- GOAL: Render the material below, everything from the line containing "In what is shown, is" down through the line containing "13.6 meters", as a two-column CSV headed text and answer, with one row for each text and its answer. Put each value in a double-quoted field, with line breaks replaced by spaces.

- DATASET ROWS:
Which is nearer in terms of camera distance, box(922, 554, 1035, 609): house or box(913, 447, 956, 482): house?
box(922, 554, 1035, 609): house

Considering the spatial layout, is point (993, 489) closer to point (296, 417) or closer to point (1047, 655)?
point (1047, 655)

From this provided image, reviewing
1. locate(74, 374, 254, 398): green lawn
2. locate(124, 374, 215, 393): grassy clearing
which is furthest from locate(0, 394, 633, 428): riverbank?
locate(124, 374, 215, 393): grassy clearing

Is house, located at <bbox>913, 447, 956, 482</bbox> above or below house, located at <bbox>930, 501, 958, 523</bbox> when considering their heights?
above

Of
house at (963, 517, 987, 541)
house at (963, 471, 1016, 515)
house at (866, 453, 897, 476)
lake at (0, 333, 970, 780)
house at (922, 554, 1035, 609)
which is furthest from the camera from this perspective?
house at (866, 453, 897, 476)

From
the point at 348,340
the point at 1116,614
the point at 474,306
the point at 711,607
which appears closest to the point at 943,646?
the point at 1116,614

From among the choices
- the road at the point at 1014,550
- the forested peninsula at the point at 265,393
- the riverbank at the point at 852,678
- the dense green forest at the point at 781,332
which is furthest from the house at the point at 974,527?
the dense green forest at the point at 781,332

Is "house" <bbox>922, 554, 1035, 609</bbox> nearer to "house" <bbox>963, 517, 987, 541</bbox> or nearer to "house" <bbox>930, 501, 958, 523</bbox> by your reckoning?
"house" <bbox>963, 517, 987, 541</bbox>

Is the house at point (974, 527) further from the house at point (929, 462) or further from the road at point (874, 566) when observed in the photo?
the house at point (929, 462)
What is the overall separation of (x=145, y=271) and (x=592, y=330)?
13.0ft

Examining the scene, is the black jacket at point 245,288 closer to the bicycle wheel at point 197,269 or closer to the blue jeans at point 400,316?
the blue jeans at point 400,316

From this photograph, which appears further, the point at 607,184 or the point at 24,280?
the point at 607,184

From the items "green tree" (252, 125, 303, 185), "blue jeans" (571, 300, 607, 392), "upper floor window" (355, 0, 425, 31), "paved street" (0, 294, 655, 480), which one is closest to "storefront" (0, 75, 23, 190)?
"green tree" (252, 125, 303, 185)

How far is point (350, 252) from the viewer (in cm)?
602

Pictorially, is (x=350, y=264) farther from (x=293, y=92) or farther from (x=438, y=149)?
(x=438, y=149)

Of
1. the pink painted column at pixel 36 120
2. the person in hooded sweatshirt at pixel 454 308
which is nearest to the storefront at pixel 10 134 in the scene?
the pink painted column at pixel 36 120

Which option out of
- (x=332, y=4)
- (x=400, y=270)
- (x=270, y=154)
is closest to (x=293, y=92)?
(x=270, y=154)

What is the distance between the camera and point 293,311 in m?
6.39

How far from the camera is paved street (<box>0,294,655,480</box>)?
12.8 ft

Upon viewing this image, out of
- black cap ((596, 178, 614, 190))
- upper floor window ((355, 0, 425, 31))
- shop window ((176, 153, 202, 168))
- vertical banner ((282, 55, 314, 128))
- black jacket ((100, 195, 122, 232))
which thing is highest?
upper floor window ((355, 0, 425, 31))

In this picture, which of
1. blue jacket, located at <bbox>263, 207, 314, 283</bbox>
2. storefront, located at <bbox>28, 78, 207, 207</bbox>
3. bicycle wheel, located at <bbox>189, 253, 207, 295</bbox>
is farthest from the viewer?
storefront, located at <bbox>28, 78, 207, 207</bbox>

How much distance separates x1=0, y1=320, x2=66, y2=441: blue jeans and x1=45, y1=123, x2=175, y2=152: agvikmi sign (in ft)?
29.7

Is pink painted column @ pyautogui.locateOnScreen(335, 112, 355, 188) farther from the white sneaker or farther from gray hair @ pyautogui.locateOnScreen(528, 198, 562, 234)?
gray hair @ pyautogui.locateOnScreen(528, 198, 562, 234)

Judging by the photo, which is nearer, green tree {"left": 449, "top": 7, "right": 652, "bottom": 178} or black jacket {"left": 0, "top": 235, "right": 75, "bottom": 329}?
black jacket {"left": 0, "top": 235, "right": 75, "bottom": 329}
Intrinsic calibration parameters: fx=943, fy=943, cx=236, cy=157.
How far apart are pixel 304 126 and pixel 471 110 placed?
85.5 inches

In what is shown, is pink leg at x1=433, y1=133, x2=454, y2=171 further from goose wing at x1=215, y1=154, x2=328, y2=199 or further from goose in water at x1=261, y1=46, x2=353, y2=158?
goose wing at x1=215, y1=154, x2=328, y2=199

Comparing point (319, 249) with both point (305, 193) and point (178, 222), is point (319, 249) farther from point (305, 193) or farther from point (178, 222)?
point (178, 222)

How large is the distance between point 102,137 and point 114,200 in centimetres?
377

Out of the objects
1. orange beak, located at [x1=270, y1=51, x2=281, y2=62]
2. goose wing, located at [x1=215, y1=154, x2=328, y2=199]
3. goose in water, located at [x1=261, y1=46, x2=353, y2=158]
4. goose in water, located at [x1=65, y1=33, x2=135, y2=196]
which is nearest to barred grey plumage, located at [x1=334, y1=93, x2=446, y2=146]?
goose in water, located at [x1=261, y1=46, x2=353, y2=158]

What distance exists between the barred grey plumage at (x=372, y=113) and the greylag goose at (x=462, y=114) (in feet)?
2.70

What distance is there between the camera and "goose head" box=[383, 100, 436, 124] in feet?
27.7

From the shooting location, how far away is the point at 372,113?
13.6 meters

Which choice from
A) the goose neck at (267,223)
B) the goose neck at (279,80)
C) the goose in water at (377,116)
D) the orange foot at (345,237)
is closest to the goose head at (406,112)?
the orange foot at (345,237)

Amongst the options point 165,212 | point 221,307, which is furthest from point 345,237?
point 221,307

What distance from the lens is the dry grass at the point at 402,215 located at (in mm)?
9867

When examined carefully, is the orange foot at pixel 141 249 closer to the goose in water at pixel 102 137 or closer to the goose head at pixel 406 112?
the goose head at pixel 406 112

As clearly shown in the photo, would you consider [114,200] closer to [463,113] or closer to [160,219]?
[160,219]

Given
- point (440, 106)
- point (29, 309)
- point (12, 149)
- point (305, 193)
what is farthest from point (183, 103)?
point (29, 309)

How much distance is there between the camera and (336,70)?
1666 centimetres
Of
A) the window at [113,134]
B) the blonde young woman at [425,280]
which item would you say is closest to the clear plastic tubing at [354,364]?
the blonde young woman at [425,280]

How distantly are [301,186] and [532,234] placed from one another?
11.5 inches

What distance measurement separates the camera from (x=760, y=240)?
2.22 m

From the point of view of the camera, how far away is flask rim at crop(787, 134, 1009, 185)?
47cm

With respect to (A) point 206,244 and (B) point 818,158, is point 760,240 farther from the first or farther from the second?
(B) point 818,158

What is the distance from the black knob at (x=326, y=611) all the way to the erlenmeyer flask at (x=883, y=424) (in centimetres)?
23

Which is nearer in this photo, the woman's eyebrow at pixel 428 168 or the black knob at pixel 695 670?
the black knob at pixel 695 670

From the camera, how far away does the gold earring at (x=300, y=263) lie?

- OUTPUT BELOW:
text,answer
"In what is shown, is pink leg at x1=433, y1=133, x2=454, y2=171 further from goose wing at x1=215, y1=154, x2=328, y2=199 or further from goose in water at x1=261, y1=46, x2=353, y2=158?","goose wing at x1=215, y1=154, x2=328, y2=199"
"Comparing point (319, 249) with both point (305, 193) and point (178, 222), is point (319, 249) farther from point (305, 193) or farther from point (178, 222)?","point (178, 222)"
"How large is the distance between point 102,137 and point 114,200 in centimetres?","377"
"Out of the objects 1. orange beak, located at [x1=270, y1=51, x2=281, y2=62] 2. goose wing, located at [x1=215, y1=154, x2=328, y2=199] 3. goose in water, located at [x1=261, y1=46, x2=353, y2=158] 4. goose in water, located at [x1=65, y1=33, x2=135, y2=196] which is nearest to barred grey plumage, located at [x1=334, y1=93, x2=446, y2=146]?","goose in water, located at [x1=261, y1=46, x2=353, y2=158]"
"What distance exists between the barred grey plumage at (x=372, y=113) and the greylag goose at (x=462, y=114) (in feet)?","2.70"
"What distance is there between the camera and ""goose head"" box=[383, 100, 436, 124] in feet?","27.7"
"From the shooting location, how far away is the point at 372,113?","13.6 meters"